::: QUOTED PASSAGE :::
Saturday, February 24, 2007

It's so black that if you were to ask, how much blacker could it be, the answer would be None. None more black. -- that documentary about a band, whats it called. Spinal Tap. maybe. (also: It goes to eleven.)
Douglas Adams, in The Restaurant at the End of the Universe, describes a sleek black stuntship:
"'It's so ... black!' said Ford Prefect, 'you can hardly make out its shape ... light just seems to fall into it!' Zaphod said nothing. He had simply fallen in love. The blackness of it was so extreme that it was almost impossible to tell how close you were standing to it."
The illustrious Springboks may boast the most tank-like forwards, the English (in their lilly white!) a gargantuan pack of solid iron, the French famously unpredictable elan and flair nice sentence he's got going here backed up by uncompromising muscle, but only the New Zealanders take the field in All Black.
::: INFORMATION SHOWN :::
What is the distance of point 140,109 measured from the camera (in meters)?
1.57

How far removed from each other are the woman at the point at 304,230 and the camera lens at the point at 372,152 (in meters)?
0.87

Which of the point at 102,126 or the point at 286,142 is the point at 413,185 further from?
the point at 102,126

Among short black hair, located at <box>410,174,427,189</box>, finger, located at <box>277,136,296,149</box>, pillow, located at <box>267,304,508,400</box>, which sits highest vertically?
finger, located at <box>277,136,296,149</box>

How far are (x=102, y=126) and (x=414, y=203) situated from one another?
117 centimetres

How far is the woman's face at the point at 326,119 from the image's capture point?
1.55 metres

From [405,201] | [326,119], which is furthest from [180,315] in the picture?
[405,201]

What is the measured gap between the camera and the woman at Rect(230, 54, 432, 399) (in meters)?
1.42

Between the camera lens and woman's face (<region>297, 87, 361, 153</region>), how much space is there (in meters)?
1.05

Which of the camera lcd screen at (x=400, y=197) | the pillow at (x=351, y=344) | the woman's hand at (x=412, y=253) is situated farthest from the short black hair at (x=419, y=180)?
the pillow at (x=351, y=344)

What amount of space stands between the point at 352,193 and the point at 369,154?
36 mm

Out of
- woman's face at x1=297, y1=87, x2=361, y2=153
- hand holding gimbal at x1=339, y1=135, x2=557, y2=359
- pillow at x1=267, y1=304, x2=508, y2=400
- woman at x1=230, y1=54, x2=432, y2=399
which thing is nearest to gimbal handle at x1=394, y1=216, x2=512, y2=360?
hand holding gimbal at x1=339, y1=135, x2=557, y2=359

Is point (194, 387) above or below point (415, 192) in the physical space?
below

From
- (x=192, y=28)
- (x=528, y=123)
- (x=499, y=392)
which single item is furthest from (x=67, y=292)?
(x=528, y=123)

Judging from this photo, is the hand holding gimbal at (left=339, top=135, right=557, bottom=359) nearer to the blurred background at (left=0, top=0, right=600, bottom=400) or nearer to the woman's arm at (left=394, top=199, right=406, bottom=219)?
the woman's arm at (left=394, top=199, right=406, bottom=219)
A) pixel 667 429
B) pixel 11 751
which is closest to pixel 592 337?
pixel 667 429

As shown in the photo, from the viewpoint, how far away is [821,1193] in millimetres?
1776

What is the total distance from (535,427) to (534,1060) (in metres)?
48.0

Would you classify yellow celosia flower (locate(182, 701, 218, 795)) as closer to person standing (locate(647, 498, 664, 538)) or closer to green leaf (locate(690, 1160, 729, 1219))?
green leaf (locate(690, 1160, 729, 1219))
:::
:: PROBLEMS TO WORK ON ::
**A.** In the post about blackness, which national side takes the field in All Black?
**B.** Extend the post about blackness with a few more sentences that pick up right after its last line.

:: RESPONSES TO THE TASKS ::
**A.** The New Zealanders.

**B.**
There are no go-faster stripes; no interwoven crests, no braid, no sponsorship logos, no player names emblazoned across its shoulder (every new All Black is told "this is not your shirt; you are just the current custodian"). It is just black, pure black, interrupted only by the manafacturer's logo and the silver fern which emblemises new Zealand Rugby.
Credit to Adidas, then, who only picked up the All Blacks contract in the last decade, and had the sense not to jazz up the All Blacks jersey, but to further simplify it (removing the white collar and the (small) brewer's logo). Credit to the NZRFU for appreciating the value of the mystique, and refusing to sell an actual match specimen to anyone: this is a very similar shirt, make no mistake, but it's not an exact rendition of the model worn on the field by the New Zealand All Blacks.
If you want one of those, there's only one way to get it.
And that's how it should be.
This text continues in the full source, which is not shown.